TEXT SECTION:

Haunting Words for Halloween

26 Oct

The Eden Rivers Top Ten Horror Stories

In honor of All Hallow’s Eve, it’s my top ten scary stories from literature short and long. In no particular order, so read them at your own pace. If you dare.

Haunted Cemetery

“The Tell-Tale Heart”/”The Cask of Amontillado”
Edgar Allen Poe

It’s a tie. I don’t know what creeps me out more, the thump of a heart in the floorboards or a man bricked into a wall, alive … a trick that has been used in film a million times over, and yet Poe is the one who gets it right. If you are a Hellboy fan (or are near a video store), the awesome 1953 animated feature “The Tell Tale Heart” can be seen in the bonus features. Or click here for an online version.

The Shining
Stephen King

The movie was iconic for sure, but once you delve into the book, suddenly images from that film take on an uber-level of creepiness. Re: The man in the dog costume. The dead little twins. The oversized animal-shaped hedges on the front lawn. King’s words can make these images come alive in the reader’s head, and make the next viewing of the film a scarier one.

House of Leaves
by Mark Z. Danielewski

This novel has a plot within a plot, and it’s a pretty hefty size, about a man who begins making a documentary about his home. It begins as a closet and a hallway appear within the house in a place they didn’t exist before, opening up a dimension of dark, ever-moving pathways within the house that defies physics. Images of Will Navidson crawling around in the dark, or perhaps the ever-changing catacombs and the ultimate fear, being lost in the dark, was creepy. My friend Jason lent me the book and insisted I couldn’t read it at night, making it more creepy, and for a month or so I refused to open any of my closet doors.

DATA ROWS:
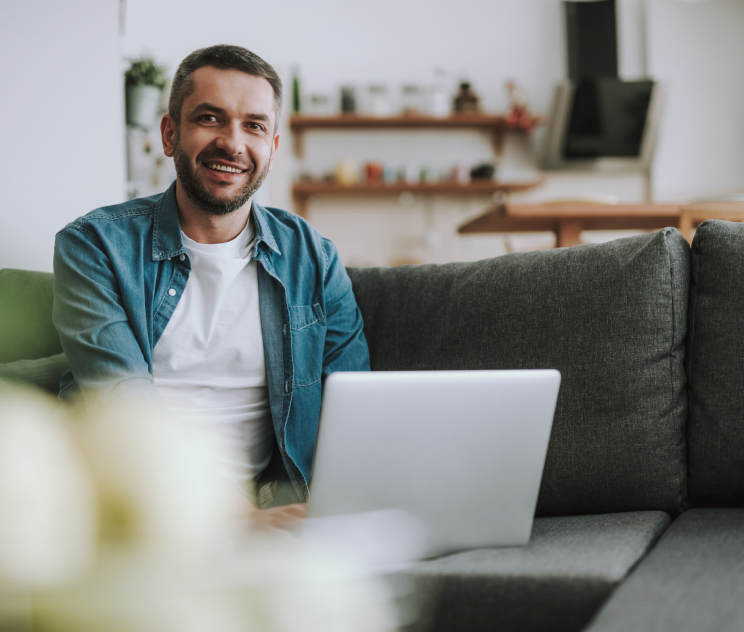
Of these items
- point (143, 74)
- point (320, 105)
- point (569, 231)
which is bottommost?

...

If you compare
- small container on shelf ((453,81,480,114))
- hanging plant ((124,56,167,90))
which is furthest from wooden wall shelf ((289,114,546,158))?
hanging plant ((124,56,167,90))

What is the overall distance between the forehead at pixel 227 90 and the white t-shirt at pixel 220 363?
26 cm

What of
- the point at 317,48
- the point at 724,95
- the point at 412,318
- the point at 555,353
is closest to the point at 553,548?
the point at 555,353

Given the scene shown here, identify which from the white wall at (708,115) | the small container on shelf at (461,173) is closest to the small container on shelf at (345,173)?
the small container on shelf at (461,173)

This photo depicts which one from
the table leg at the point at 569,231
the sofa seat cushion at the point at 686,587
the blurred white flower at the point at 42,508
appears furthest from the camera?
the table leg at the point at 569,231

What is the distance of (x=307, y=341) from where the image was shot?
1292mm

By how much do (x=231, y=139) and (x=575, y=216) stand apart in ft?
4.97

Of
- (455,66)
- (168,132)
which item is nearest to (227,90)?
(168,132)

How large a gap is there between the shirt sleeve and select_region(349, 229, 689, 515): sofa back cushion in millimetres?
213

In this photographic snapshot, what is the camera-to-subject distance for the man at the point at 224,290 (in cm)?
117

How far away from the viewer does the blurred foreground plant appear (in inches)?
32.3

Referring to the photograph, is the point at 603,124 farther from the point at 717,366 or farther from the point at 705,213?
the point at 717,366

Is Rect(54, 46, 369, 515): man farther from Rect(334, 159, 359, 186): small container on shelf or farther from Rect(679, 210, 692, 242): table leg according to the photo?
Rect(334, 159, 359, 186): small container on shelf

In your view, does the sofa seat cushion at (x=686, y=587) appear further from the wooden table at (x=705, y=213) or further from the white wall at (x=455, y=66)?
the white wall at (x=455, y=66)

GOALS:
1: In the Halloween horror list, rewrite the passage starting at "In honor of" and ending at "an online version.", substituting "attic" for "floorboards".
2: In the Halloween horror list, who lent the writer the book House of Leaves?
3: Write the next part of the Halloween horror list, following on from its last sentence.

REPLIES:
1:
In honor of All Hallow’s Eve, it’s my top ten scary stories from literature short and long. In no particular order, so read them at your own pace. If you dare.

Haunted Cemetery

“The Tell-Tale Heart”/”The Cask of Amontillado”
Edgar Allen Poe

It’s a tie. I don’t know what creeps me out more, the thump of a heart in the attic or a man bricked into a wall, alive … a trick that has been used in film a million times over, and yet Poe is the one who gets it right. If you are a Hellboy fan (or are near a video store), the awesome 1953 animated feature “The Tell Tale Heart” can be seen in the bonus features. Or click here for an online version.

2: A friend named Jason.

3:
Dracula
Bram Stoker

From Van Helsing, to Lucy to Dracula, the famous characters are all here, in the most impact-ful vampire tale ever written. What makes it so frightening, is that the story unfolds in the form of letters, journals and other third-party writings, which means the horror may begin on the page, and we the reader cannot save the character, for the next entry is always after the disaster has occurred.

In Cold Blood
Truman Capote

I happen to have a strange aversion to home invasions, so this one was a personal nightmare. And not just from the heinous murders, but the way Capote infiltrated the murderers lives, immersed in their worlds and manipulated them to tell the story. It is so beautifully written, the reader can quickly believe he or she is reading a fictional novel, but it is not so. These are murders that did happen, criminals Capote did meet and befriend. That is what compels the horror of the story.

“Where Are You Going, Where Have You Been?”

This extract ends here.